Selected passage.
☆ ☆ ☆ ☆ ☆ ☆ ☆

Afterpay (APT) in 2020
And the disclosure of the sale, which came at the same time as the raising was announced, didn’t seem to have any impact on the institutional investors who strongly supported the raising. They could not get enough Afterpay shares, paying $66.00 for the new shares which was well above the underwritten floor price of $61.75 and a paltry discount of 2.9% to the closing price. Normally, capital raisings of this size are conducted at a discount in the range of 5% to 12% to the last traded price.
Rumoured to be supporting the raising and increasing its share was tech giant Tencent, the world’s largest video game company and operator of WeChat, effectively making it the Chinese equivalent of Facebook. Tencent announced on 1 May that it had purchased 5% of the shares in Afterpay.
Eisen and Molnar will each retain 18.4m shares in Afterpay, making them the company’s largest single shareholders with holdings of 7.0%. They say they remain “supportive and committed investors” and have undertaken not to sell any further shares until after the Company’s AGM in November.
Each has $1.2 billion worth of reasons to be really committed to Afterpay. Sounds like a case of “sour grapes” from the journalists’ union.
Where to now for Afterpay?
It is adding a staggering 20,500 customers per day and will shortly top 10 million. The USA now accounts for 5.6 million of these customers. For the year just completed, underlying sales grew by 112% to $11.1bn, active customers grew by 116% and active merchants by 72%. A turnover marker of $20bn that the company was targeting by FY22 could be in reach next financial year.
Afterpay is set to launch its Canadian business in the September quarter, while in the USA, it will shortly be available “in-store” with some key merchant partners. Afterpay is also exploring other markets and has flagged possible acquisitions to help accelerate expansion offshore.
The company says that it is now profitable on an EBITDA basis and will report earnings of around $20m to $25m for FY20. But a real profit, which includes items such as depreciation, amortisation and share based payments expense, is still some way away.
On the metrics that are used to value fast growing tech companies (typically a multiple of enterprise value to gross income or enterprise value to gross profit), Afterpay is among the most expensive companies in the world. Based on preliminary full year FY20 numbers, these ratios are 37.0 times and 50.0 times respectively.
But the faster the growth rate, the higher the multiple, and there aren’t too many companies growing around “triple figures”. While growth will inevitably slow and competition put pressure on the margin Afterpay charges its merchants (its source of revenue), it does help to explain why the market has placed such a premium price on Afterpay.
The broker analysts have been upgrading their price targets. According to FNArena, the six major brokers now have a consensus price target of $55.09 on the stock, 16.5% lower than last night’s closing price of $66.00. UBS, who has warned that Afterpay has a capital-intensive business model, is the most bearish with a target price of $27.00. Macquarie is the most bullish with a target of $70.00, while Morgans raised their target to $68.58.
Judging by the institutional response to the capital raising, dips are going to be bought. The market is not about to give up on Afterpay, notwithstanding the noise about the founders’ share sell down. It doesn’t see it as “running for the exit”.

☆ ☆ ☆ ☆ ☆ ☆ ☆

Recorded data.
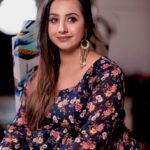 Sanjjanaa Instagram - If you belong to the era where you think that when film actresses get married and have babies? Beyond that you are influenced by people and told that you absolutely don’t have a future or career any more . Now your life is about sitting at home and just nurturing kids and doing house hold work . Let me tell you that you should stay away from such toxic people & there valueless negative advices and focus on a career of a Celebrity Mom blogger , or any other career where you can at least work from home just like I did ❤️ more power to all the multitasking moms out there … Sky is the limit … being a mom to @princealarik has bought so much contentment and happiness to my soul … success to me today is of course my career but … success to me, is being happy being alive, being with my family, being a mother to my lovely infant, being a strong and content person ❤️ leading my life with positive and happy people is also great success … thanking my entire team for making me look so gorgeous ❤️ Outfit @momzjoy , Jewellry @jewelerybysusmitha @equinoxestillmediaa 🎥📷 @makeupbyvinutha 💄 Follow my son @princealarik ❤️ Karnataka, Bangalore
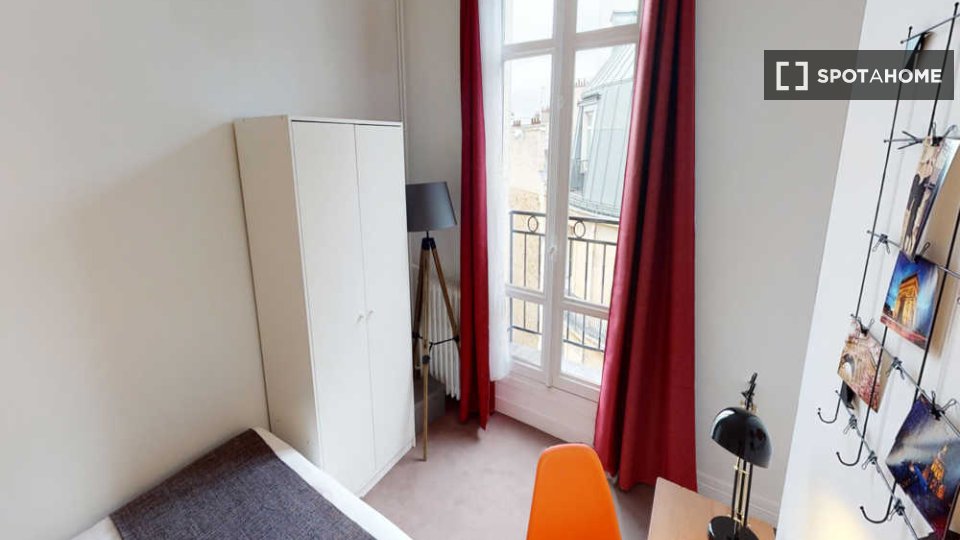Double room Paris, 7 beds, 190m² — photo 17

☆ ☆ ☆ ☆ ☆ ☆ ☆

Using the information.
1. In the Afterpay article, what price did institutional investors pay for the new shares?
2. Please list every brokerage firm that the Afterpay article names along with a price target for the stock.
3. Translate this sentence from the Afterpay article into Spanish: "Afterpay is set to launch its Canadian business in the September quarter, while in the USA, it will shortly be available “in-store” with some key merchant partners."
The listing is separate material and is not part of the Afterpay article.

Answers provided.
1. $66.00

2. UBS, Macquarie, Morgans

3. Afterpay tiene previsto lanzar su negocio canadiense en el trimestre de septiembre, mientras que en EE. UU. pronto estará disponible “en tienda” con algunos socios comerciales clave.